Hudson Valley then argued that plaintiffs lacked Lanham Act standing. The court agreed: ALDF doesn’t compete with Hudson Valley to sell anything, and thus doesn’t compete for dollars from the same consumer group. “A theoretical educational competition for the “hearts and minds” of consumers is insufficient to give ALDF Lanham Act standing.”
Regal Vegan, however, had Lanham Act standing, which requires commercial injury based on a misrepresentation as well as “competitive” injury. Direct competition leads to a presumption of commercial injury. Hudson Valley argued that Regal Vegan wasn’t a direct competitor (why not?) but proof of direct competition isn’t necessary. Regal Vegan alleged that the parties “compete in the same industry, food products, selling the same product, pâté, and vie for the same consumer dollars from the same target audience, purchasers who care about the humane treatment of animals raised for food production.”
Regal Vegan cited Kournikova v. General Media Communications, 278 F. Supp. 2d 1111 (C.D. Cal. 2003), which held that an athlete could maintain a Lanham Act false advertising claim against a men’s magazine for printing nude photos falsely labeled as photos of her. The court (applying the 9th Circuit’s typically unusual standard) found that she could proceed even though athletes and magazines are in different industries; because she wasn’t just an athlete but also a sex symbol, both parties “compete[d] for the same dollars from the same target audience—namely men.” Hudson Valley cited Brosnan v. Tradeline Solutions, Inc., 681 F. Supp. 2d 1094 (N.D. Cal. 2010), which held that, though the parties were both in the credit repair industry, they provided different types of credit repair services and thus weren’t competitors. Hudson Valley argued that, if Regal Vegan’s argument were accepted, peanut butter manufacturers would also be in competition with foie gras producers, since they too make a humane spread.
The court found the key difference to lie in the manufacturers’ “marketing posture”: “When one product is marketed to compete with another product whose advertisements may mislead consumers, then the first product's maker may be harmed.” While peanut butter is unlikely to be marketed as a foie gras alternative, Faux Gras is “plausibly an indirect competitor.” The relevant market could be more specific than “food products”—it could be “spreadable pâtés for consumers interested in animal welfare.” (Cf. Mark Lemley & Mark McKenna on defining markets in IP.)

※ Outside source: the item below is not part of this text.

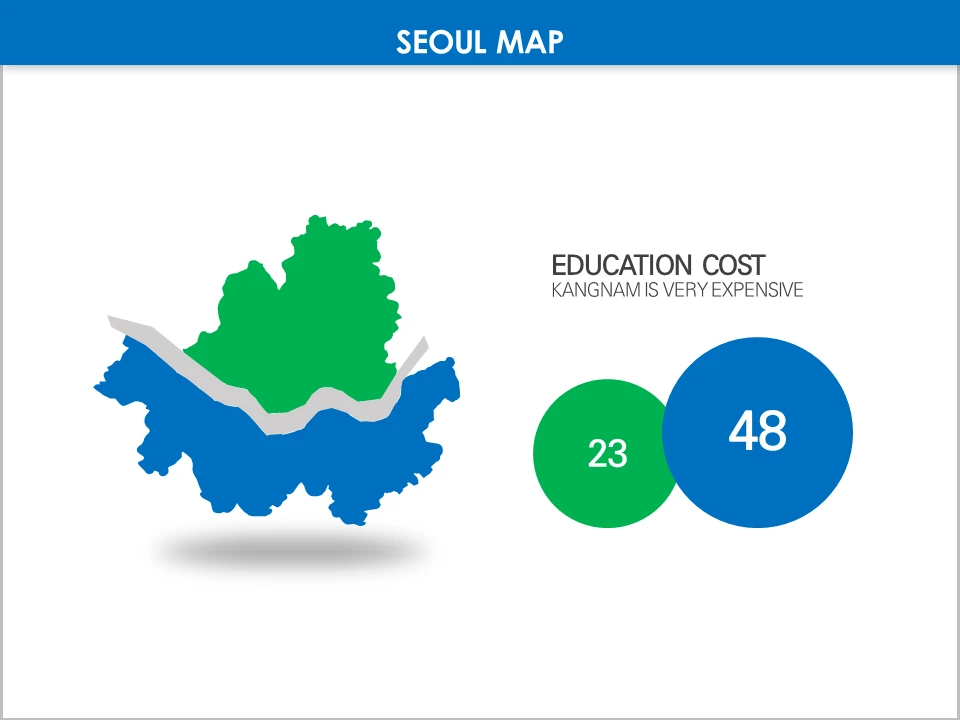 SEOUL MAP

EDUCATION COST
KANGNAM IS VERY EXPENSIVE

23

48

Hudson Valley then argued that it wasn’t making a falsifiable claim, but rather a mere statement of opinion that no consumer would interpret as a statement of objective fact. Regal Vegan alleged that the context of “the humane choice” in Hudson Valley’s ads gave the impression that there was independent authority and research determining that its process was humane. “Humane” was a hard word to pin down, but Congress has twice defined “humane” in reference to the killing of different animals. (See also Salon on the appeal of “humane” slaughter.) Though both statutes addressed slaughter, not life, they both focused on minimizing the pain to animals. The statutes taught that, in some contexts relating to food animals, Congress had found “humane” definable, and that a possible definition would involve treatment that doesn’t cause undue pain. Thus, “the humane choice” might be falsifiable and reasonably interpreted as a statement of objective fact, at least at the motion to dismiss stage.